De geheime leer brengt inderdaad veel voorbeelden bijeen van wat in oude vormen van dezelfde leringen bewaard is gebleven en toont aan dat in de bewoordingen van verschillende talen, de betekenis die men daaraan hechtte dezelfde was. Alle gaan over de oorsprong van de mensheid in een onzelfbewuste toestand van zuiverheid, en haar geleidelijke afdaling in het stoffelijke aardse bestaan om latente vermogens te ontplooien en geleidelijk meer en meer tot uitdrukking te brengen van het goddelijke dat het ware centrum is van iedere levensvorm, vanaf het kleinste subdeeltje omhooggaand.
De oude waarheden, zoals die in een nieuwe weergave door het werk van HPB naar onze tijd zijn overgebracht, draaien in wezen om het thema dat het heelal leeft en dat het leven er niet aan is toegevoegd. Het is niet ‘iets’ in de zin van volslagen levenloosheid, want er is nergens een bewijs dat dode stof bestaat. Het scheppingsproces is niet beperkt tot het verleden: het is een doorlopende, ononderbroken ontplooiing van eigenschappen, die zich over de hele kosmos uitstrekt en ieder deeltje en verzameling van deeltjes voortstuwt in een stroom van evoluerende bewustzijnscentra die er het hart van vormen.
Wil de tekst werkelijk voor ons gaan leven, dan moeten we daarmee onze eigen innerlijke tweespraak houden. Doen we dat, dan worden we ons ervan bewust dat we inderdaad deelhebben aan een universeel proces. De essentie van de GL, met die van haar klassieke werk De stem van de stilte, moet eerder worden beleefd dan gelezen.

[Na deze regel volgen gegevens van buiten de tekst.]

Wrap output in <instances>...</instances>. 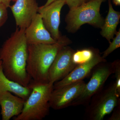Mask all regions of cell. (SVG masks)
Listing matches in <instances>:
<instances>
[{
  "label": "cell",
  "mask_w": 120,
  "mask_h": 120,
  "mask_svg": "<svg viewBox=\"0 0 120 120\" xmlns=\"http://www.w3.org/2000/svg\"><path fill=\"white\" fill-rule=\"evenodd\" d=\"M26 100L9 91L0 93V106L2 120H9L22 112Z\"/></svg>",
  "instance_id": "4fadbf2b"
},
{
  "label": "cell",
  "mask_w": 120,
  "mask_h": 120,
  "mask_svg": "<svg viewBox=\"0 0 120 120\" xmlns=\"http://www.w3.org/2000/svg\"><path fill=\"white\" fill-rule=\"evenodd\" d=\"M2 3V0H0V3Z\"/></svg>",
  "instance_id": "d4e9b609"
},
{
  "label": "cell",
  "mask_w": 120,
  "mask_h": 120,
  "mask_svg": "<svg viewBox=\"0 0 120 120\" xmlns=\"http://www.w3.org/2000/svg\"><path fill=\"white\" fill-rule=\"evenodd\" d=\"M53 83H39L31 79L28 86L32 91L25 101L22 112L14 120H42L49 113V101Z\"/></svg>",
  "instance_id": "3957f363"
},
{
  "label": "cell",
  "mask_w": 120,
  "mask_h": 120,
  "mask_svg": "<svg viewBox=\"0 0 120 120\" xmlns=\"http://www.w3.org/2000/svg\"><path fill=\"white\" fill-rule=\"evenodd\" d=\"M95 52L90 49L77 50L73 53L72 57L73 63L76 65L82 64L90 61L94 55Z\"/></svg>",
  "instance_id": "2e32d148"
},
{
  "label": "cell",
  "mask_w": 120,
  "mask_h": 120,
  "mask_svg": "<svg viewBox=\"0 0 120 120\" xmlns=\"http://www.w3.org/2000/svg\"><path fill=\"white\" fill-rule=\"evenodd\" d=\"M120 102L113 110L112 114L109 118V120H120Z\"/></svg>",
  "instance_id": "44dd1931"
},
{
  "label": "cell",
  "mask_w": 120,
  "mask_h": 120,
  "mask_svg": "<svg viewBox=\"0 0 120 120\" xmlns=\"http://www.w3.org/2000/svg\"><path fill=\"white\" fill-rule=\"evenodd\" d=\"M90 79L86 84L80 94L72 102L70 106H76L88 104L92 97L103 87L110 76L114 72L113 62L99 63L93 69Z\"/></svg>",
  "instance_id": "8992f818"
},
{
  "label": "cell",
  "mask_w": 120,
  "mask_h": 120,
  "mask_svg": "<svg viewBox=\"0 0 120 120\" xmlns=\"http://www.w3.org/2000/svg\"><path fill=\"white\" fill-rule=\"evenodd\" d=\"M68 39L61 37L57 42L52 44L28 45L26 69L33 81L49 82V71L58 52L68 45Z\"/></svg>",
  "instance_id": "7a4b0ae2"
},
{
  "label": "cell",
  "mask_w": 120,
  "mask_h": 120,
  "mask_svg": "<svg viewBox=\"0 0 120 120\" xmlns=\"http://www.w3.org/2000/svg\"><path fill=\"white\" fill-rule=\"evenodd\" d=\"M90 0H65L66 4L68 5L70 9L79 7Z\"/></svg>",
  "instance_id": "ffe728a7"
},
{
  "label": "cell",
  "mask_w": 120,
  "mask_h": 120,
  "mask_svg": "<svg viewBox=\"0 0 120 120\" xmlns=\"http://www.w3.org/2000/svg\"><path fill=\"white\" fill-rule=\"evenodd\" d=\"M86 84L82 80L53 89L49 101L50 108L57 110L70 106L72 102L81 94Z\"/></svg>",
  "instance_id": "ba28073f"
},
{
  "label": "cell",
  "mask_w": 120,
  "mask_h": 120,
  "mask_svg": "<svg viewBox=\"0 0 120 120\" xmlns=\"http://www.w3.org/2000/svg\"><path fill=\"white\" fill-rule=\"evenodd\" d=\"M114 65V72L116 80L115 84L117 93L120 96V61H115L113 62Z\"/></svg>",
  "instance_id": "ac0fdd59"
},
{
  "label": "cell",
  "mask_w": 120,
  "mask_h": 120,
  "mask_svg": "<svg viewBox=\"0 0 120 120\" xmlns=\"http://www.w3.org/2000/svg\"><path fill=\"white\" fill-rule=\"evenodd\" d=\"M109 11L101 28V34L110 43L116 32L117 27L120 23V12L114 10L110 0H109Z\"/></svg>",
  "instance_id": "9a60e30c"
},
{
  "label": "cell",
  "mask_w": 120,
  "mask_h": 120,
  "mask_svg": "<svg viewBox=\"0 0 120 120\" xmlns=\"http://www.w3.org/2000/svg\"><path fill=\"white\" fill-rule=\"evenodd\" d=\"M65 4V0H57L45 7H39L38 11L45 27L52 38L57 41L62 37L59 30L60 13L62 7Z\"/></svg>",
  "instance_id": "9c48e42d"
},
{
  "label": "cell",
  "mask_w": 120,
  "mask_h": 120,
  "mask_svg": "<svg viewBox=\"0 0 120 120\" xmlns=\"http://www.w3.org/2000/svg\"><path fill=\"white\" fill-rule=\"evenodd\" d=\"M14 0H2V3L6 6L7 8H10L11 1Z\"/></svg>",
  "instance_id": "7402d4cb"
},
{
  "label": "cell",
  "mask_w": 120,
  "mask_h": 120,
  "mask_svg": "<svg viewBox=\"0 0 120 120\" xmlns=\"http://www.w3.org/2000/svg\"><path fill=\"white\" fill-rule=\"evenodd\" d=\"M10 6L17 27L26 29L38 13L39 8L36 0H16Z\"/></svg>",
  "instance_id": "30bf717a"
},
{
  "label": "cell",
  "mask_w": 120,
  "mask_h": 120,
  "mask_svg": "<svg viewBox=\"0 0 120 120\" xmlns=\"http://www.w3.org/2000/svg\"><path fill=\"white\" fill-rule=\"evenodd\" d=\"M106 60L98 52H95L94 57L90 61L78 65L66 77L54 83L53 89L62 87L68 84L82 81L91 72L95 67Z\"/></svg>",
  "instance_id": "8fae6325"
},
{
  "label": "cell",
  "mask_w": 120,
  "mask_h": 120,
  "mask_svg": "<svg viewBox=\"0 0 120 120\" xmlns=\"http://www.w3.org/2000/svg\"><path fill=\"white\" fill-rule=\"evenodd\" d=\"M75 51L68 45L60 50L49 71V82L55 83L69 74L77 65L73 63L72 55Z\"/></svg>",
  "instance_id": "52a82bcc"
},
{
  "label": "cell",
  "mask_w": 120,
  "mask_h": 120,
  "mask_svg": "<svg viewBox=\"0 0 120 120\" xmlns=\"http://www.w3.org/2000/svg\"><path fill=\"white\" fill-rule=\"evenodd\" d=\"M25 29L16 28L0 48V59L3 71L9 79L28 86L31 78L26 69L28 44Z\"/></svg>",
  "instance_id": "6da1fadb"
},
{
  "label": "cell",
  "mask_w": 120,
  "mask_h": 120,
  "mask_svg": "<svg viewBox=\"0 0 120 120\" xmlns=\"http://www.w3.org/2000/svg\"><path fill=\"white\" fill-rule=\"evenodd\" d=\"M105 0H90L70 9L65 19L67 30L69 32H75L82 25L86 23L101 28L105 20L100 14V8Z\"/></svg>",
  "instance_id": "277c9868"
},
{
  "label": "cell",
  "mask_w": 120,
  "mask_h": 120,
  "mask_svg": "<svg viewBox=\"0 0 120 120\" xmlns=\"http://www.w3.org/2000/svg\"><path fill=\"white\" fill-rule=\"evenodd\" d=\"M120 97L114 82L106 88L103 87L91 98L90 103L86 109L85 117L87 120H103L120 103Z\"/></svg>",
  "instance_id": "5b68a950"
},
{
  "label": "cell",
  "mask_w": 120,
  "mask_h": 120,
  "mask_svg": "<svg viewBox=\"0 0 120 120\" xmlns=\"http://www.w3.org/2000/svg\"><path fill=\"white\" fill-rule=\"evenodd\" d=\"M7 8L3 3H0V28L4 25L8 18Z\"/></svg>",
  "instance_id": "d6986e66"
},
{
  "label": "cell",
  "mask_w": 120,
  "mask_h": 120,
  "mask_svg": "<svg viewBox=\"0 0 120 120\" xmlns=\"http://www.w3.org/2000/svg\"><path fill=\"white\" fill-rule=\"evenodd\" d=\"M57 0H47V2L45 4L43 5V7H45V6H47L48 5L52 3V2H53V1H55Z\"/></svg>",
  "instance_id": "603a6c76"
},
{
  "label": "cell",
  "mask_w": 120,
  "mask_h": 120,
  "mask_svg": "<svg viewBox=\"0 0 120 120\" xmlns=\"http://www.w3.org/2000/svg\"><path fill=\"white\" fill-rule=\"evenodd\" d=\"M32 91L30 86H24L13 82L7 77L3 71L0 59V93L9 91L26 100Z\"/></svg>",
  "instance_id": "5bb4252c"
},
{
  "label": "cell",
  "mask_w": 120,
  "mask_h": 120,
  "mask_svg": "<svg viewBox=\"0 0 120 120\" xmlns=\"http://www.w3.org/2000/svg\"><path fill=\"white\" fill-rule=\"evenodd\" d=\"M116 36L113 39V41L110 42L109 47L104 52L102 57L105 59L115 50L120 46V30L116 32Z\"/></svg>",
  "instance_id": "e0dca14e"
},
{
  "label": "cell",
  "mask_w": 120,
  "mask_h": 120,
  "mask_svg": "<svg viewBox=\"0 0 120 120\" xmlns=\"http://www.w3.org/2000/svg\"><path fill=\"white\" fill-rule=\"evenodd\" d=\"M114 4L116 6H120V0H113Z\"/></svg>",
  "instance_id": "cb8c5ba5"
},
{
  "label": "cell",
  "mask_w": 120,
  "mask_h": 120,
  "mask_svg": "<svg viewBox=\"0 0 120 120\" xmlns=\"http://www.w3.org/2000/svg\"><path fill=\"white\" fill-rule=\"evenodd\" d=\"M24 33L28 45L52 44L58 41L52 38L44 26L41 17L38 13L25 29Z\"/></svg>",
  "instance_id": "7c38bea8"
}]
</instances>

De energie die vrijkwam door haar inspanningen heeft de boeien verbroken van het volslagen materialisme, dat sinds het verval van de geestelijke beschavingen de vooruitgang tegenhield. De door Descartes gestelde dualiteit van ‘God’ en ‘stof’ die volgde op de onvolmaakte leer van Aristoteles, heeft de westerse beschaving ongetwijfeld eeuwenlang tegengehouden. In dat opzicht heeft het werk van HPB een katalyse op gang gebracht, zowel als een reinigingsproces, dat nog lange tijd nodig heeft voordat het menselijk hart volledig is gezuiverd. In verschillende delen van de wereld zijn er duidelijke tekenen dat een nieuw tijdperk daagt.
Noten
- P.D.B. Collins, A.D. Martin, E.J. Squires, Particle Physics and Cosmology, John-Wiley and Sons, 1989, blz. 389.
- Le nouvel esprit scientifique, Parijs, 1934; The New Scientific Spirit, vert. Arthur Goldhammer, Beacon Press, 1984, blz. 62.
- Walter Moore, Schrödinger, Life and Thought, Cambridge University Press, 1989, blz. 463-4.
- Op.cit., blz. 464; 1946 Eranos Meeting, Zwitserland.
- The New Physics, red. Paul Davies, Cambridge University Press, 1989, blz. 1. Vele van de meest vooraanstaande natuurkundigen van de wereld leverden bijdragen aan dit belangrijke werk.
- Paul Davies, The Cosmic Blueprint, Simon & Schuster, 1988, blz. 200.
- Op.cit., blz. 203.
- ‘Weekend Supplement’, 14 juli 1990.
- ‘Our three objects’, Lucifer, september 1889, blz. 1-7; ‘Onze drie doelstellingen’, H.P. Blavatsky: Geselecteerde artikelen, 4:74; vgl. ook The Original Programme of the Theosophical Society, TPH,1931; herdrukt in H.P. Blavatsky: Collected Writings, 7:145.